[Opening Page extract section]

There's an example of this in railway electrification: if you scroll down to the graph in https://publications.parliament.uk/pa/cm5801/cmselect/cmtran... it shows that the UK tends to do electrification as occasional big projects, whereas Germany has consistently done about the same mileage every year for decades, presumably with the same institutions maintaining their expertise and just moving on to the next bit of track. Their costs are a quarter of the UK's...

Yeah, but whatever Germany is doing is obviously wrong because 62.5% of their stops have trains arriving within 6 minutes of target time https://www.dw.com/en/over-a-third-of-deutsche-bahn-long-dis... while the UK has 85.9% of their stops having trains arriving within 3 minutes of target time https://dataportal.orr.gov.uk/statistics/performance/passeng...

So whatever the Germans are doing with their rail, thank god the UK isn't.

  • I don't think you can conclude from overall performance of a complex system that a particular aspect of it (the way of electrifying tracks) is done wrong.

    From what I understand, the problems in the German railway network stem predominantly from growing demand meeting the results of chronic underinvestment in infrastructure. That does not automatically mean that all of the work should be done in big chunks instead of continuously. They still could be doing some things right, and I think it is worth pointing that out. I find it more interesting and productive than blanket dismissal.

  • Iirc that is mostly an issue of the scheduling and not the construction itself. The operator is also known to have reliability problems with many train types (not necessarily the stops or tracks themselves).

[Closing Page extract section]
[Opening Dataset excerpt section]

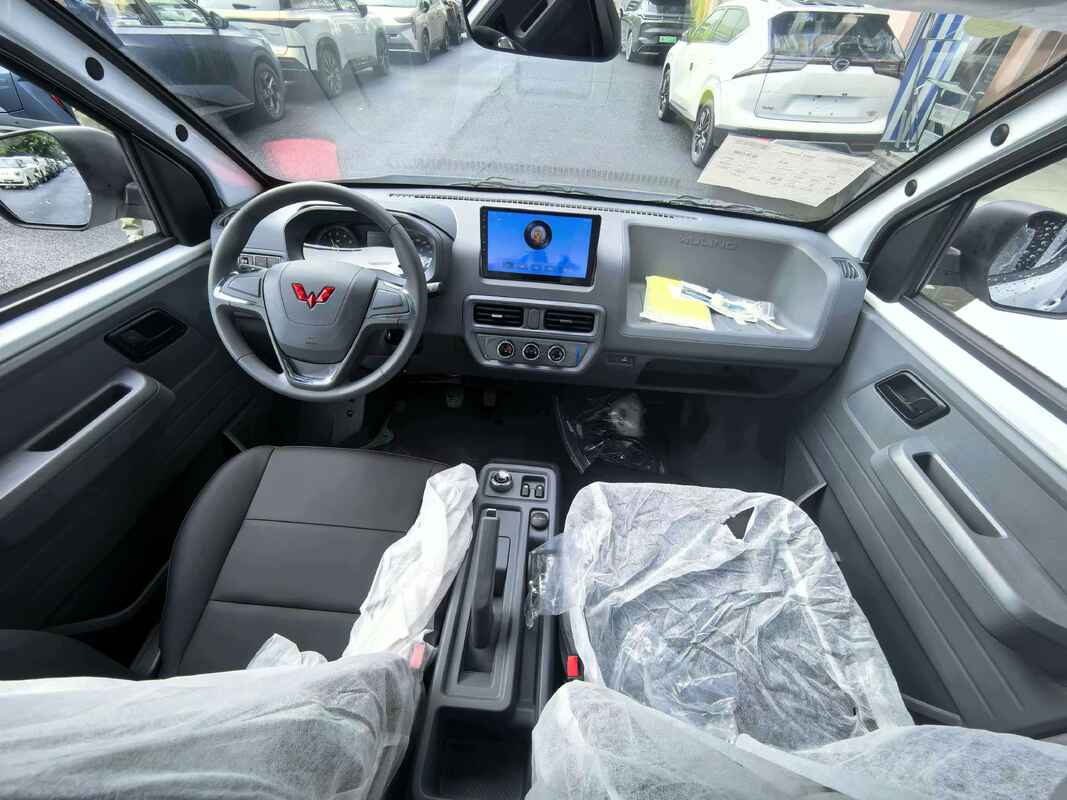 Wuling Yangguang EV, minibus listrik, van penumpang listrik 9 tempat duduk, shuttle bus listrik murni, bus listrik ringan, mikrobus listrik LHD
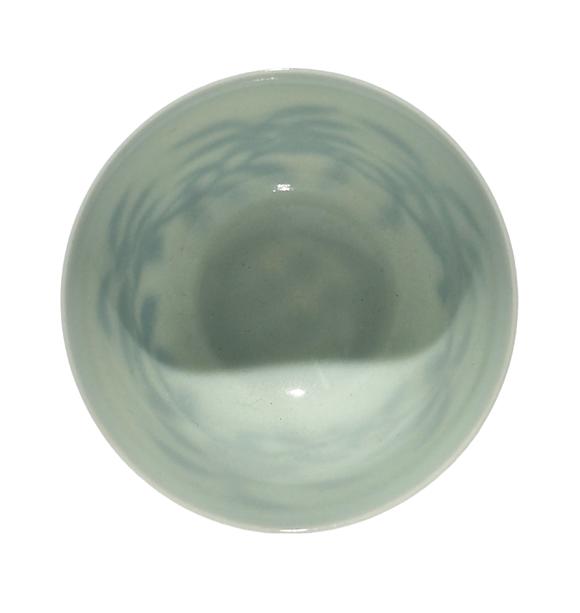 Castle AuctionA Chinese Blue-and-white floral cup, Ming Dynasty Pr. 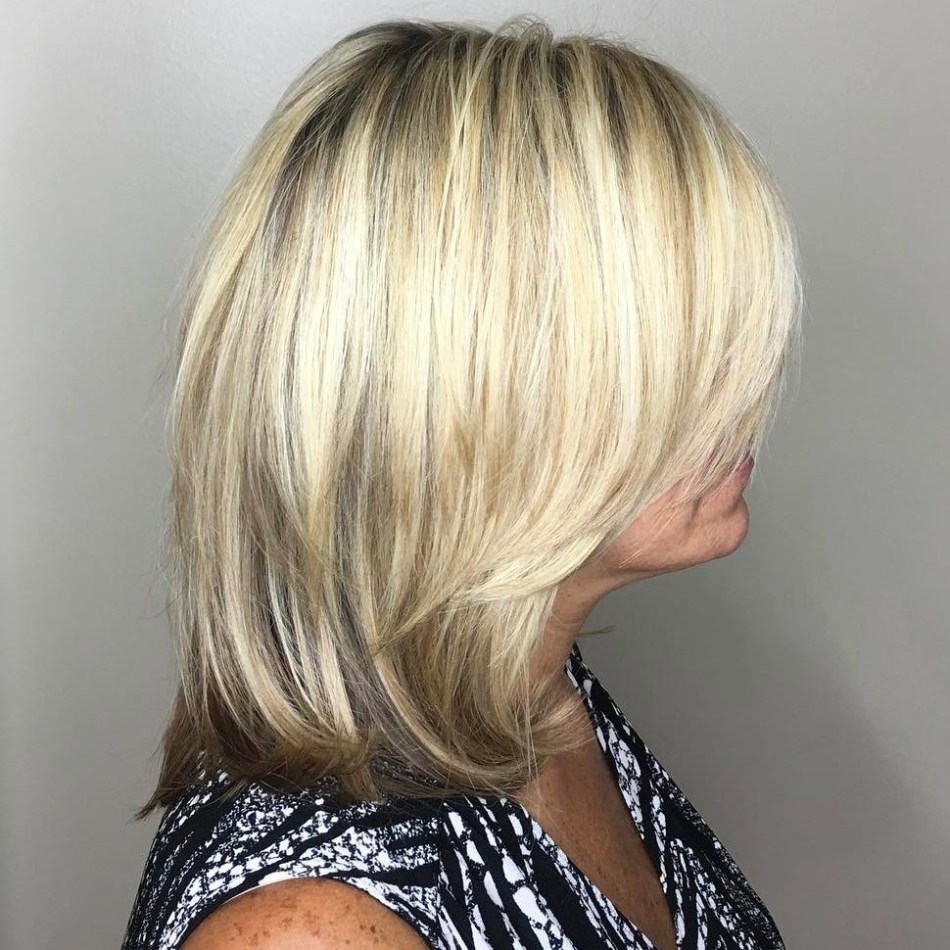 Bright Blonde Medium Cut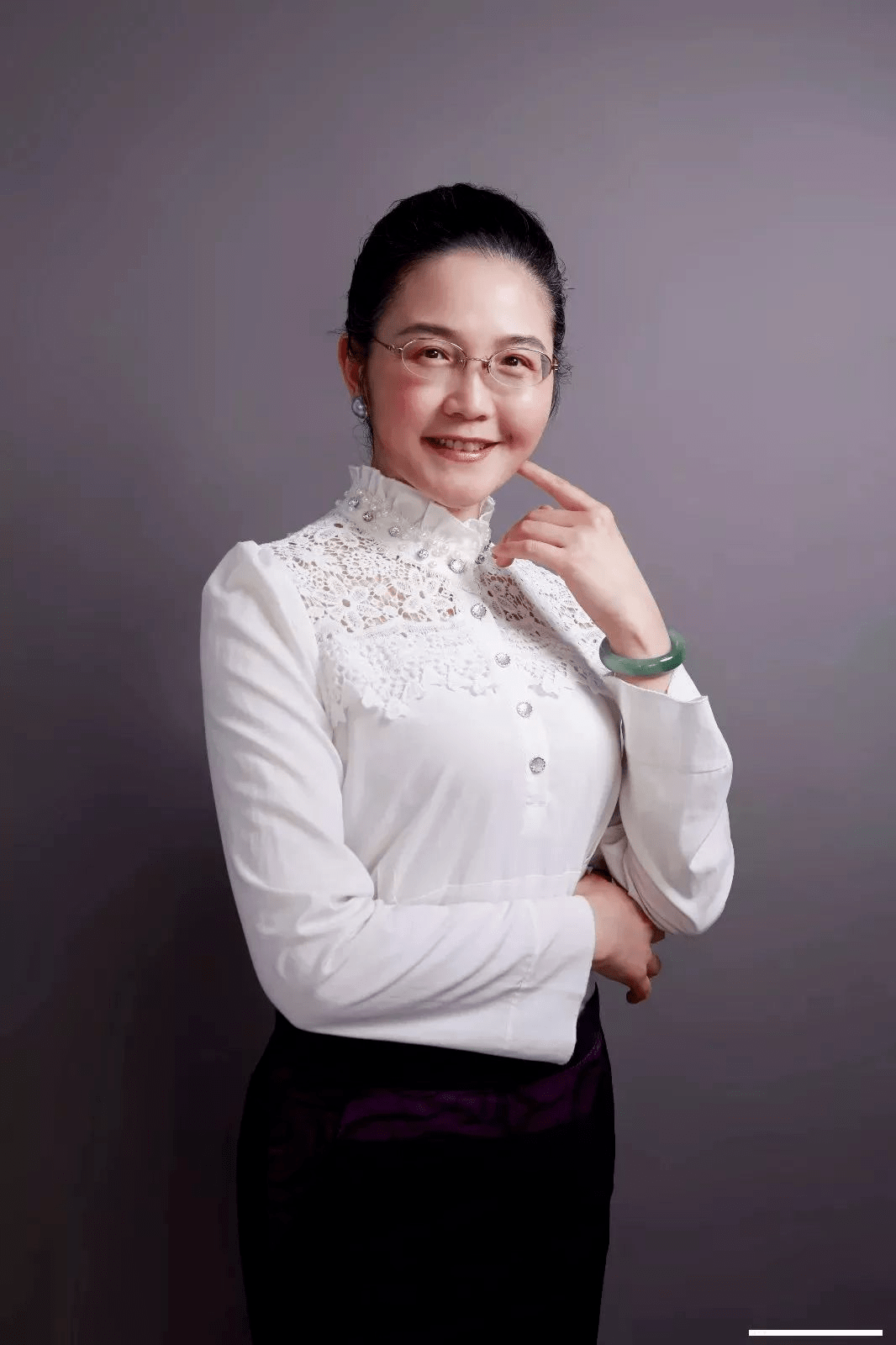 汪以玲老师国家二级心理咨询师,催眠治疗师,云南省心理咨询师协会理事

[Closing Dataset excerpt section]

Work instructions -
1 – From the railway electrification discussion, return the passage starting at "So whatever the" and ending at "or tracks themselves).".
2 – In the railway electrification discussion, how do Germany's electrification costs compare with the UK's?

Answers to the exercises -
1 –
So whatever the Germans are doing with their rail, thank god the UK isn't.

  • I don't think you can conclude from overall performance of a complex system that a particular aspect of it (the way of electrifying tracks) is done wrong.

    From what I understand, the problems in the German railway network stem predominantly from growing demand meeting the results of chronic underinvestment in infrastructure. That does not automatically mean that all of the work should be done in big chunks instead of continuously. They still could be doing some things right, and I think it is worth pointing that out. I find it more interesting and productive than blanket dismissal.

  • Iirc that is mostly an issue of the scheduling and not the construction itself. The operator is also known to have reliability problems with many train types (not necessarily the stops or tracks themselves).

2 – Germany's costs are a quarter of the UK's.